§ Document passage
Living with parents is indeed great especially when you're not actually living with them. You live alone. In-laws in another house, parents a mile away.

Living with family means sharing the actual facilities of the house not just technically being on the same property, or in a house where you never have to cross paths. Having parents in another house on the same property doesn't mean "living together" more than a neighbor on the other side of a 30cm wall is living with you.


Totally, I spent some time with my parents, grandparents and uncle in a very large house (800 m2). We didn't even feel like we were living together, it was more comparable to living in the same apartment complex. We even had internal phone lines.

It was actually shocking to me because I usually lived with my parents in a small apartment and we were always aware of each other presence. It that big house, we actually had to do something to see each other, we could stay all day in our rooms as if we were alone if we wanted to.


... but you're not living with parents.


the parent comment was about a 3gen family sharing a (most likely) 17m^2 room in a 30-sh m^2 apartment, which was very common in the ussr. 6-7m^2 per person was even officially considered norm until middle 80s


What's the annual household income in that situation?


$400k, parents generation is retired with plenty of money. My point is more broadly that in a family where everyone can comfortably afford to live alone, living together can be massively more fun.


I think the percentage of families that earn enough for that kind of mansion is below 1%


More like 5%. But the fact remains that "living alone" is considered aspirational in society, and that's not axiomatic. Plenty of American adults can afford to live alone, and do, but by pooling their resources with their parents, both can live on one property and have a much richer life together than living apart. My in-laws who live on the property sold their house to help us buy the property -- we couldn't have done it by ourselves, so we really had to break down some assumptions/default behaviors about financial independence which are fairly standard in the US.

§ Raw data
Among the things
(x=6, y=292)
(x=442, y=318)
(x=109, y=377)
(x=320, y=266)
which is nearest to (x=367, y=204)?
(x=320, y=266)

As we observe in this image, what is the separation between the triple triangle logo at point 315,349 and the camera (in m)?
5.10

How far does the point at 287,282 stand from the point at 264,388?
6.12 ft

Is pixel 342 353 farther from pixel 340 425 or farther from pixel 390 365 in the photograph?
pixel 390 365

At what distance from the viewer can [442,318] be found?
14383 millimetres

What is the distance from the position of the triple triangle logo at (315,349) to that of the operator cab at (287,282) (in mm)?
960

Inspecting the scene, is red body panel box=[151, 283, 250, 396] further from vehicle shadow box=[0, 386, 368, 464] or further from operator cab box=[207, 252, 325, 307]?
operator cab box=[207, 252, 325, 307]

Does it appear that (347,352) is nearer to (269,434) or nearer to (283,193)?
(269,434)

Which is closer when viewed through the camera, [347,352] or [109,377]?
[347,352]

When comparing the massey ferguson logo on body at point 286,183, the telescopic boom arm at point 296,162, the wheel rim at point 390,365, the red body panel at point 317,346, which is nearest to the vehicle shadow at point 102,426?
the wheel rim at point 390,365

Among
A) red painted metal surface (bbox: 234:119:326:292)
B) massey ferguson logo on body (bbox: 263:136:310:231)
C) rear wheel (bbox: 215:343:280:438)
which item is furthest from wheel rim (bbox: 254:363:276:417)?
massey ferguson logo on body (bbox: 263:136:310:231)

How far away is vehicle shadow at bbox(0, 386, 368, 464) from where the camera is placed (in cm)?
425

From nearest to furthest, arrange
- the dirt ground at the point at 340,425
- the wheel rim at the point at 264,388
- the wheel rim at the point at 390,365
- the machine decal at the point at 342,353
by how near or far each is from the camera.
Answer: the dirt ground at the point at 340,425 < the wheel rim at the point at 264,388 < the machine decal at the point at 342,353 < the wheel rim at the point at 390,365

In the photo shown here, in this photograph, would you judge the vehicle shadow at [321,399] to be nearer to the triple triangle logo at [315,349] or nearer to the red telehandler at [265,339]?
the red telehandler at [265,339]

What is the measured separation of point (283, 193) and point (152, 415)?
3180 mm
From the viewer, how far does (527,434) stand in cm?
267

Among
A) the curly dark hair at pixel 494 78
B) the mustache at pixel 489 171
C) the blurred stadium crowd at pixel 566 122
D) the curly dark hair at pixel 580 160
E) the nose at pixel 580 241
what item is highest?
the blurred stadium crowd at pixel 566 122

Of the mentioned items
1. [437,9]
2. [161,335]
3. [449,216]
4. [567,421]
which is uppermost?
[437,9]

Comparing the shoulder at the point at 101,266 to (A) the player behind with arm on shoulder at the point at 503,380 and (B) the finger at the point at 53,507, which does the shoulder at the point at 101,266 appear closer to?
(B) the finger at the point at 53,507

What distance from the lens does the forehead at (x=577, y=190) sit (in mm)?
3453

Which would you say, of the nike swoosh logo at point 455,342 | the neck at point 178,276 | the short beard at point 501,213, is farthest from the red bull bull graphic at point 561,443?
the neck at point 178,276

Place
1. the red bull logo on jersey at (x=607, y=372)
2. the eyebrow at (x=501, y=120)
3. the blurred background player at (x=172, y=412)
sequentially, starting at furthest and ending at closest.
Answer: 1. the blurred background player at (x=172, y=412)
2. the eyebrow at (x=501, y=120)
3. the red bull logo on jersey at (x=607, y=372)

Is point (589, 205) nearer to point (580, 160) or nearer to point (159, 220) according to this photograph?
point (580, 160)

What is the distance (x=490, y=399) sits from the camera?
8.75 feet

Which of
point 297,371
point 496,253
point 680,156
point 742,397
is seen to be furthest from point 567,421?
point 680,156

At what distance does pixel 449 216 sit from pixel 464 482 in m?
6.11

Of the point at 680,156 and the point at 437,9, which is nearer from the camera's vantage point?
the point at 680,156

§ Your task
Can you reproduce, word for word, the passage from the discussion about living with parents above, starting at "the parent comment" and ending at "in that situation?"?

§ Answer in full
the parent comment was about a 3gen family sharing a (most likely) 17m^2 room in a 30-sh m^2 apartment, which was very common in the ussr. 6-7m^2 per person was even officially considered norm until middle 80s


What's the annual household income in that situation?